Towards Operational Validation of LLM-Agent Social Simulations: A Replicated Study of a Reddit-like Technology Forum
30 independent simulations of a tech forum reveal LLM agents mirror real users' activity patterns...
A team of researchers from Serbia conducted a rigorous validation of LLM-agent social simulations by running 30 independent 30-day simulations of a technology forum modeled on Voat's v/technology. They used stateless Dolphin Mistral 24B agents on the Y Social platform and evaluated operational validity across five dimensions: activity patterns, network structure, toxicity, topical coverage, and stylistic convergence. Against 30 matched, non-overlapping 30-day Voat comparison windows, results showed overlapping 99% confidence intervals for unique users, root posts, and daily active users, indicating that LLM agents can reproduce key metrics of real online communities.

Records excerpted from a collection:
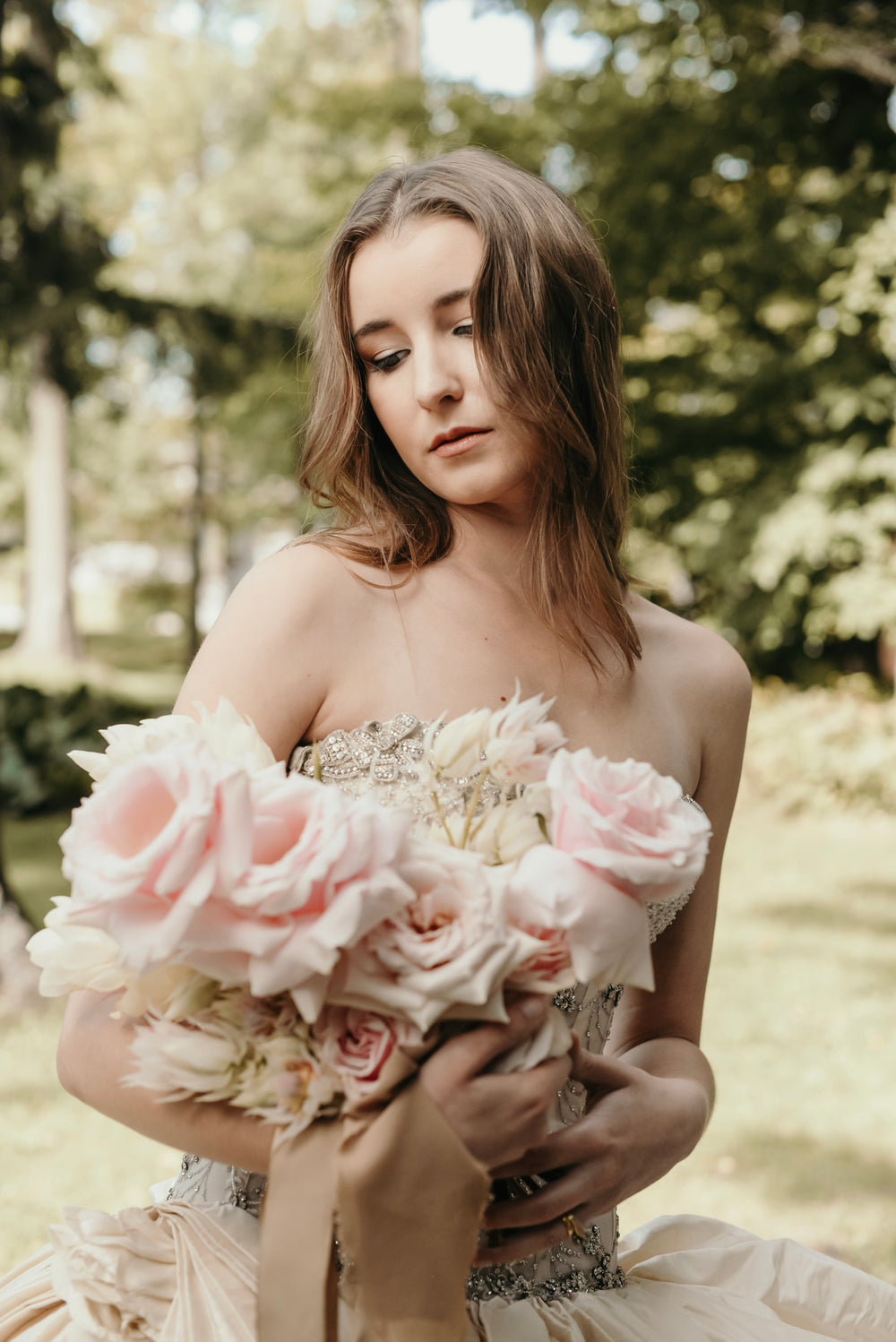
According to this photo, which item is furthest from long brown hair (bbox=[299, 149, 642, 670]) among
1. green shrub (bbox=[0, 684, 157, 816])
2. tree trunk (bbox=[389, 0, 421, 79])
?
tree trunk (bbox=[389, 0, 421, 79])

==

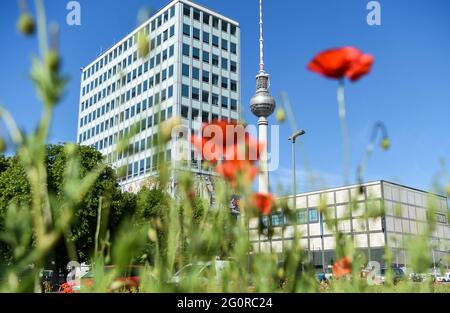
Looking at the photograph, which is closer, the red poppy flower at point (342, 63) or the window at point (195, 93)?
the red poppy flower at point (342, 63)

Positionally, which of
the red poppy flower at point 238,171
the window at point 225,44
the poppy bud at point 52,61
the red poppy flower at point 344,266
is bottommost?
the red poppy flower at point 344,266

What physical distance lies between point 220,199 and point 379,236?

---

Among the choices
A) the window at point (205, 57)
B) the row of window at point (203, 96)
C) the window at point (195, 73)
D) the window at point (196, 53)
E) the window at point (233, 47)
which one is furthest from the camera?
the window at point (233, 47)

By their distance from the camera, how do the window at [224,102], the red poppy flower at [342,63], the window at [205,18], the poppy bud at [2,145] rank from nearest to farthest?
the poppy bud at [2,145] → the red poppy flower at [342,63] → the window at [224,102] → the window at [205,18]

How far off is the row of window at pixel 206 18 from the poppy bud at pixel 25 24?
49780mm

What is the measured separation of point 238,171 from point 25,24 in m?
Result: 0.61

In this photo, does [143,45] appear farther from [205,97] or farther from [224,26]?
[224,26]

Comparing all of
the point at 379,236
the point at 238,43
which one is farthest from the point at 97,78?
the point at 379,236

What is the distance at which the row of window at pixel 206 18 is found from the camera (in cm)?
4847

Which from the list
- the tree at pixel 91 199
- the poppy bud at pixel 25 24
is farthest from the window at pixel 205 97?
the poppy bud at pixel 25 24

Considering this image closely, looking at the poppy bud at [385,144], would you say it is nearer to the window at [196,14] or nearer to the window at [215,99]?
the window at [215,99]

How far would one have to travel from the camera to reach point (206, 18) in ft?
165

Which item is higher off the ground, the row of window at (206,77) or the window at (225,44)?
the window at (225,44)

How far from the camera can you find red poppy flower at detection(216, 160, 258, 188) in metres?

• **TASK REQUIREMENTS**:
1 – Reproduce the passage on LLM-agent forum simulations word for word, starting at "Towards Operational Validation" and ending at "users' activity patterns...".
2 – Pick up the passage on LLM-agent forum simulations after its last sentence and continue writing it.

• **TASK ANSWERS**:
1 –
Towards Operational Validation of LLM-Agent Social Simulations: A Replicated Study of a Reddit-like Technology Forum
30 independent simulations of a tech forum reveal LLM agents mirror real users' activity patterns...

2 –
However, systematic divergences emerged. Simulated comments, average thread length, and mean toxicity remained higher than real-world data. Both simulated and empirical networks exhibited core-periphery structure, but simulated cores were larger and more diffuse, with less frequent repeated interactions. Topic alignment was near-complete, but toxicity was misallocated across content layers: simulated root posts were substantially more toxic than real submissions, while simulated comments were less toxic than Voat comments. These findings demonstrate that LLM agents in platform-faithful environments can reproduce familiar online regularities, while pointing to concrete directions for improvement, particularly around stateless agent design and content-layer calibration.
- 30 independent 30-day simulations using Dolphin Mistral 24B agents on Y Social platform showed overlapping 99% confidence intervals for unique users, root posts, and daily active users versus real Voat data
- Simulated networks exhibited core-periphery structure but with larger, more diffuse cores and less frequent repeated interactions than real-world forums
- Toxicity misallocation: simulated root posts were substantially more toxic than real submissions, while simulated comments were less toxic than Voat comments
Why It Matters
Validates LLM agents for social simulation research, revealing precise divergences to fix for more realistic digital twins of online communities.